## Exercise objective
The pictures are to be omitted when the entries are reproduced exactly.

---- Records for processing

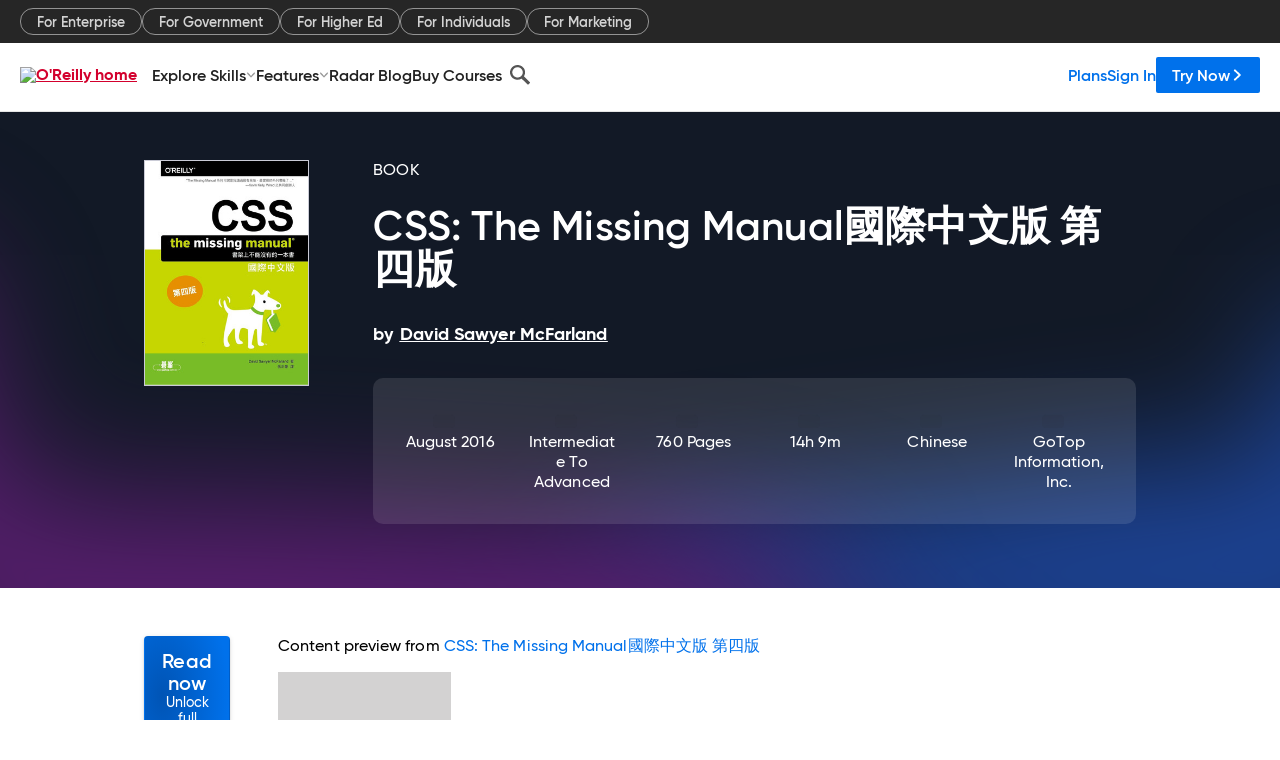

--- FILE ---
content_type: text/plain
request_url: https://c.6sc.co/?m=1
body_size: 1
content:
6suuid=ecd1110225b62700fc287069ea000000a0ac0000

--------

## Problem solution
--- FILE ---
content_type: text/plain
request_url: https://c.6sc.co/?m=1
body_size: 1
content:
6suuid=ecd1110225b62700fc287069ea000000a0ac0000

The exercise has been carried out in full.